Home » Opini: Republik Mainan

Opini: Republik Mainan

by Media Nuca

Oleh: Patritius Arifin

Tindakan Represif pemerintah karena “cawe-cawe” Jokowi makin terang jelang pilpres 2024. Kita rangum saja sejak putusan MK (16 Oktober 2023) soal batas usia capres-cawapres yang oleh MKMK kemudian dinyatakan melanggar etik berat.

Setelah putusan MK yang kontroversial itu, di mana sangat kentara bunyi ketentuan soal batas minimal usia capres cawapres dan pengecualiannya dipaksakan, persepsi buruk masyarakat makin kencang pada Jokowi (termasuk mereka yang sebelumnya die hard fans-nya). Mereka kecewa dan segera menyerang Jokowi.

Namun, pihak pemerintah tak bergeming. Memang karena sudah terlanjur basah. Munafik itu masuk akal jika masih ada yang menaruh persepsi baik pada kita, tapi kalau semua sudah berbalik menyerang, permainan kotor bawah meja itu kini ditampilkan terang-terangan.

Jubir Istana sibuk bikin pembelaan demi pembelaan tiap hari. Anwar Usman sendiri (ipar Jokowi/paman Gibran) yang dipecat dari ketua MK akibat Putusan yang luar biasa nepotis itu juga menggugat Suhartoyo, ketua MK yang baru menggantikan posisinya (15 November 2023). Ia mengaku difitnah dalam putusan MKMK.

Masih belum yakin Jokowi korup? Baik. Kemarin (29 November 2023), mantan ketua KPK periode 2015-2019, Agus Rahardjo yang terkenal lurus itu mengungkapkan pengakuan mengejutkan bahwa pada tahun 2017 ia sempat diperintahkan Jokowi untuk menghentikan penyelidikan kasus korupsi e-KTP yang melibatkan ketua DPR RI saat itu, yakni Setya Novanto. Agus mengaku dipanggil ke Istana oleh presiden seorang diri. Pengakuan Agus kemudian dibenarkan oleh rekannya yang lain di KPK saat itu seperti Novel Baswedan dan wakil ketua KPK Alexander Marwata.

Soal isu itu, Jokowi sekali lagi berkelit. Ia seperti biasa “template” seperti kebanyakan orang jika sedang berbohong. Ia menyuruh media dan publik mengecek agenda resmi presiden ketika itu untuk melihat apakah ada agenda pemanggilan ketua KPK Agus Rahardjo (setelah dicek tidak ada agenda tersebut), padahal Agus Rahardjo bercerita bahwa panggilan Jokowi kala itu “tidak lazim”. Selain kita juga tahu, tidak semua kegiatan presiden diagendakan. Agus mengaku dipanggil seorang diri ke Istana untuk bertemu presiden, tak seperti biasanya. Sementara Pratikno (Menteri Sekretaris Negara) yang menurut pengakuan Agus saat itu menemaninya atas perintah presiden, mengaku “lupa” soal kejadian tersebut saat diminta klarifikasi oleh insan pers. Akhirnya, Jokowi mempertanyakan untuk apa isu itu diramaikan, alih-alih menjawab “benar atau tidak”. Buat saya, dari semua mekanisme ini, Jokowi lagi-lagi memberi “pengakuan terbalik”.

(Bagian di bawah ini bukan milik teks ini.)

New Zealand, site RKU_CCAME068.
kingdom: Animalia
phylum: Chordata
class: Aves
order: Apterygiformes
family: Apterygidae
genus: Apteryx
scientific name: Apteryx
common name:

Makin terang! Pengakuan Agus Rahardjo memberi persepsi bahwa Jokowi memang korup. Ia telah cawe-cawe sejak lama. Putusan MK kemarin bukan kali pertama ia mengacak-acak sistem bernegara yang rapi dan konstitusional. Putusan MK yang kontroversial itu bukan kali pertama ia memperlakukan negara seolah keluarganya sendiri dan rakyat yang berdaulat ini sebagai budak yang bisa diatur dan disuruh-suruh sesuka hati. Kamar-kamar kelembagaan negara (legislatif, eksekutif, yudikatif) yang independen menyusut ke tangan eksekutif (presiden), tunduk pada satu orang hebat ini. Sementara kita tahu, roh demokrasi terletak pada prinsip pembatasan kekuasaan dan ketegasan distribusi kekuasaan melalui trias politica demi berjalannya sistem kontrol dan pengawasan supaya negara tidak jadi rumah tangga dan tata kelola kenegaraan tidak seperti arisan keluarga.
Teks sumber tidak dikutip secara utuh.